Snake beans are also called yardlong or Chinese long beans because, well, they are long! Green beans would make a perfectly acceptable substitute though.
Krachai (or grachai) or wild ginger as David Thompson dubs it is a relative of ginger and has a distinctive earthy & peppery flavour though milder than both ginger and galangal. The tubers look like a bunch of wizened, skinny, yellow-brown fingers and it is also sometimes called fingerroot or Chinese keys. Galangal is another member of the ginger family with a subtle citrus yet peppery flavour.

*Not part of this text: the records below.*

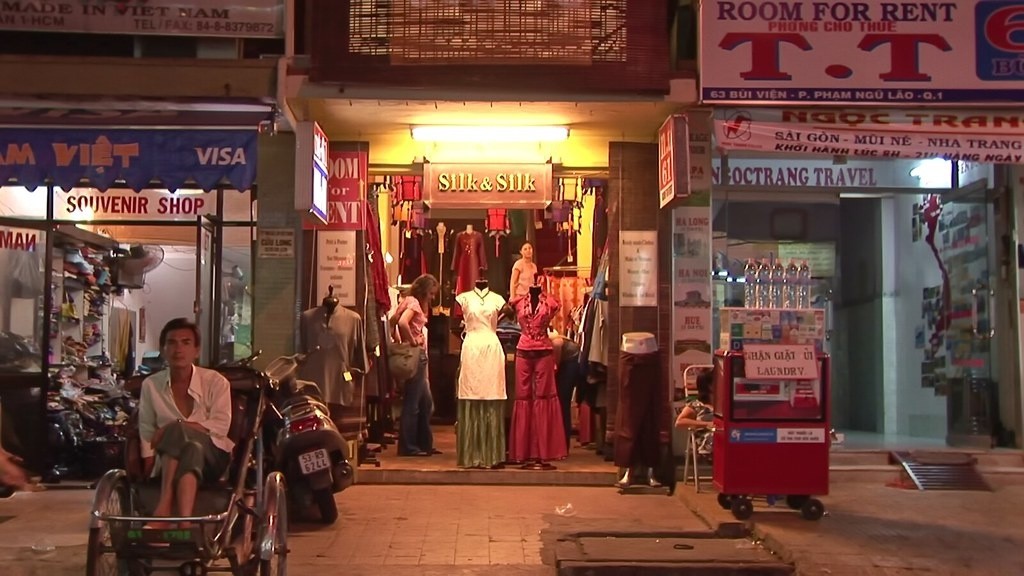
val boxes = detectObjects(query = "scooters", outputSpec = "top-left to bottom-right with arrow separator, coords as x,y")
209,345 -> 355,525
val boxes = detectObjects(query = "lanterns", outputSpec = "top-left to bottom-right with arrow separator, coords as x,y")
483,206 -> 510,256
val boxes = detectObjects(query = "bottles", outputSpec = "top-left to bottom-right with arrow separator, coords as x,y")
796,259 -> 812,309
757,258 -> 770,307
770,259 -> 783,308
744,258 -> 757,307
782,258 -> 798,308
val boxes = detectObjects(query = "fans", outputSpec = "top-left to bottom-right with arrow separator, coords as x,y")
111,241 -> 166,275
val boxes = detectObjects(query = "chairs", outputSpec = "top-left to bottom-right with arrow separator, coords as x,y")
681,364 -> 718,491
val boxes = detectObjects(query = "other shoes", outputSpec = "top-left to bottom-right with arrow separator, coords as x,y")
401,447 -> 442,457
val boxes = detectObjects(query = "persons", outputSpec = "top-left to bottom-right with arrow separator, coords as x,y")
676,369 -> 717,461
507,286 -> 568,470
137,317 -> 236,547
508,241 -> 537,302
299,294 -> 369,409
388,274 -> 445,457
617,331 -> 670,487
452,279 -> 510,467
427,223 -> 489,316
549,332 -> 583,450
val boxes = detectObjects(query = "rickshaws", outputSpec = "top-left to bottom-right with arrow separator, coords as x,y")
85,365 -> 288,576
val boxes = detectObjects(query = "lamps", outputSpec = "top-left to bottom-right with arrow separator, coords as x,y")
220,263 -> 246,282
408,124 -> 570,142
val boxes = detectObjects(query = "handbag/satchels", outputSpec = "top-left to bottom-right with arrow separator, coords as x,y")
387,342 -> 421,379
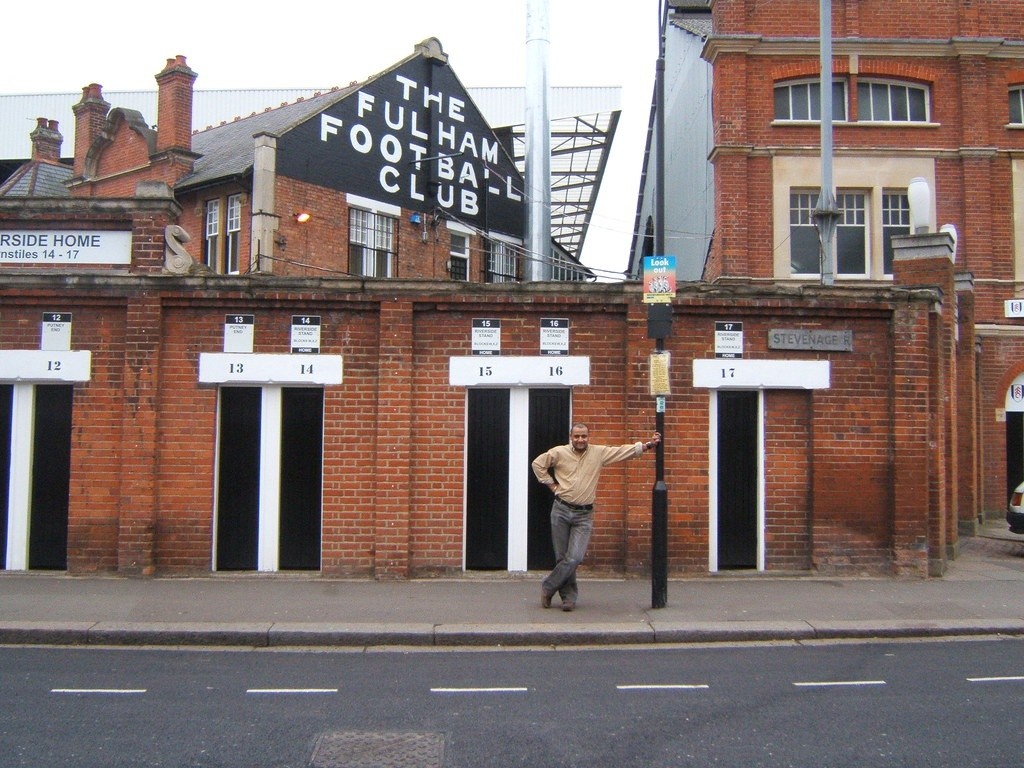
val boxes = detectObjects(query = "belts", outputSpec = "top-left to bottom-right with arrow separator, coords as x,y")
556,495 -> 593,510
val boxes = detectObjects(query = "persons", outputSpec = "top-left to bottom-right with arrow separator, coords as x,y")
531,423 -> 661,612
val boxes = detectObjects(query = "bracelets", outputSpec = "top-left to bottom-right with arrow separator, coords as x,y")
646,442 -> 652,449
552,485 -> 558,492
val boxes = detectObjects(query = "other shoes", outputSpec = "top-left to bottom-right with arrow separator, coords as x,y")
541,577 -> 551,607
563,603 -> 575,610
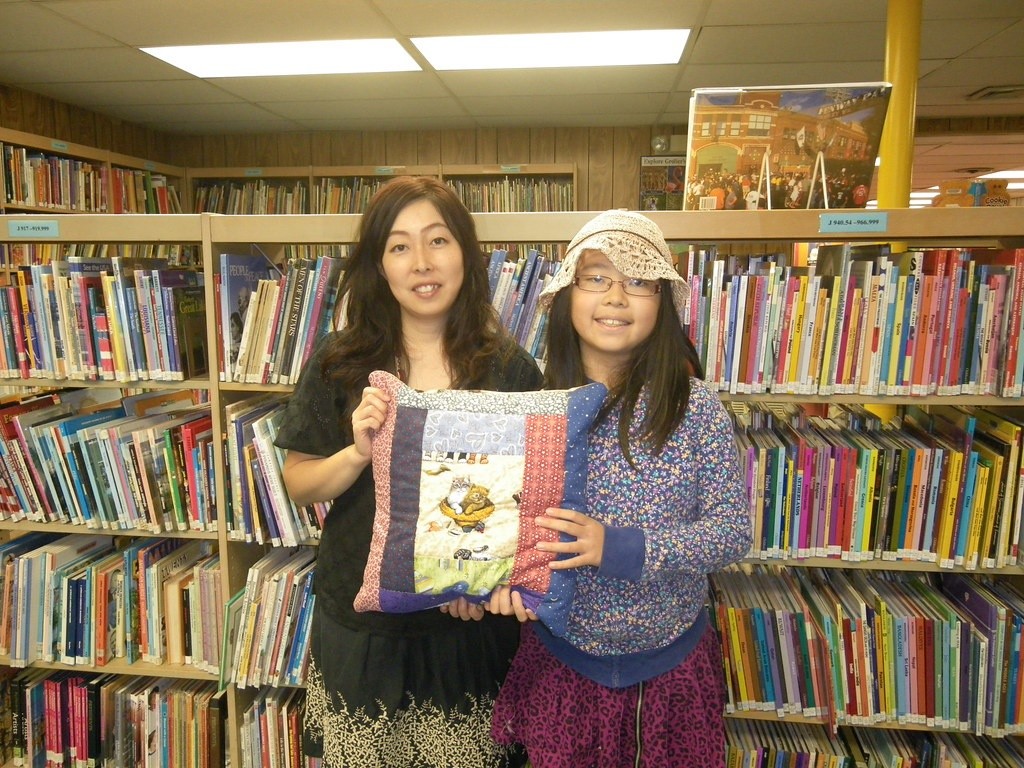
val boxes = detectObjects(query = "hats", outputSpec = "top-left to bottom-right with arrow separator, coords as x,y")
537,209 -> 689,319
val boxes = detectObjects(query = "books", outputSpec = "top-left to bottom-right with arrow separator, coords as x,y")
0,241 -> 1024,768
2,142 -> 575,214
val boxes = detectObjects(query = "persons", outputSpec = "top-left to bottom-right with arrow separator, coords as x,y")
273,177 -> 543,768
485,211 -> 753,768
684,167 -> 871,210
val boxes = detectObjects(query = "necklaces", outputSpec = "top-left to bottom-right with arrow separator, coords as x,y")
393,341 -> 401,379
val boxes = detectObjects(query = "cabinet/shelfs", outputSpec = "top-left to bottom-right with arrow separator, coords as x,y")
185,161 -> 577,214
0,206 -> 1024,768
0,127 -> 187,214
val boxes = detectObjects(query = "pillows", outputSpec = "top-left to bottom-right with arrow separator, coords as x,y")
355,372 -> 608,637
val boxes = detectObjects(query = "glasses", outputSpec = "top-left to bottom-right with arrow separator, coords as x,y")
571,274 -> 666,296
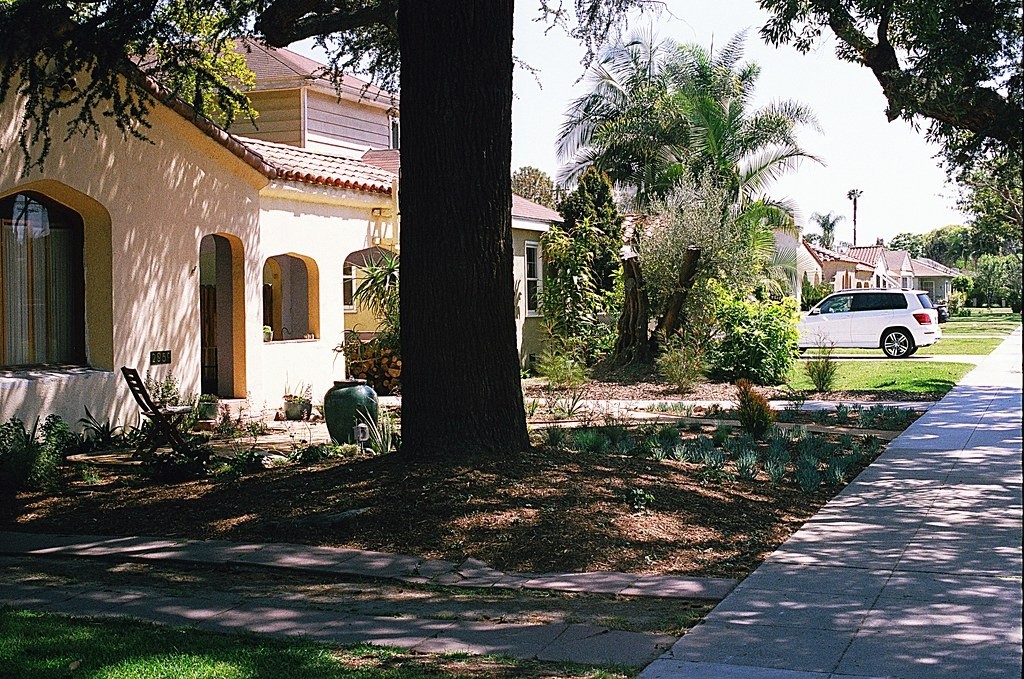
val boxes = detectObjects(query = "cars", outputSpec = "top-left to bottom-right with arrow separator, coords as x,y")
933,303 -> 950,323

On this occasion I couldn’t find apple aubergines so left them out and added extra snake beans and baby corn instead. A bit of a shame as I do think the apple aubergines add something to the curry. I also omit pea aubergines as of those, I’m not a fan - no matter how hard I try to like them in Thai food they just taste like little balls of nasty bitterness to me.
Finally I couldn’t get my hands on any holy basil anywhere in Chinatown which is really frustrating (I scour the shops there on a regular basis every few months or so hoping that this will be the time I hit the jackpot). Thai Taste do (or at least did) little glass jars of the stuff but I can’t find it stocked anywhere anymore. Actually, I have noticed that Amazon sell it but only in quantities of six which is annoying. Anyway I used a bit of normal basil instead which will probably get me barred from ever returning to Thailand but I thought it was worth a go. Similarly, I can’t find kaffir limes so instead used normal lime zest and coriander stalks instead of root. Luckily I do have a quantity of frozen lime leaves in the freezer (also of curry leaves and lemongrass) though!
The recipe below is ultimately an amalgamation of a couple of different jungle curry recipes of David Thompson’s with my own omissions as above, and a bit of tinkering generally - dedicated to my lovely friend Laura.
Serves 4
320g duck, skinned if preferred, sliced into pieces 1 inch long and ¼ inch thick
2 tbsp vegetable oil
4 tbsp fish sauce
500ml weak chicken stock
100g snake beans cut into 1in lengths
8 baby corn, cut into small pieces at an angle
10 stalks krachai, scraped &julienned
1½ long green chilies, thinly sliced at an angle
6 kaffir lime leaves, torn
handful of holy basil leaves (or small handful of normal basil), torn
5 sprigs of fresh green peppercorns
For the curry paste
10 dried red chillies, soaked, deseeded & deveined, and chopped
3-4 dried small red chillies, soaked and chopped
2 bird's eye chillies, chopped
½ long green chilli, deseeded and chopped
good pinch of salt (if you use a pestle & mortar as it will help to make a paste)
3 tbsp chopped galangal
1 tbsp chopped ginger
2 stalks lemongrass, top third and tough outer leaves discarded, chopped
20g krachai, chopped
2 tsp chopped coriander root (if you can get it, otherwise stalks)
2 tsp lime zest
50g red shallots, chopped
50g garlic cloves, chopped
1½ tsp Thai shrimp paste
3 garlic cloves, peeled
pinch of salt (if you use a pestle & mortar)
3 stalks krachai
3-5 bird's eye chillies
Make the two separate pastes by either grinding the ingredients together in a food processor or mini chopper or use a pestle and mortar.
Heat the oil over a high heat in a wok or heavy saucepan and, when very hot, add the garlic and chilli paste. Fry until golden and starting to catch. Quickly add 4 tbsp of the curry paste and continue to fry, stirring constantly, until explosively fragrant.
Stir in the fish sauce, then add the stock and bring to the boil.
Add the duck and all the vegetables and simmer for 5-10 minutes or so until the duck is cooked and the vegetables are tender but retaining bite.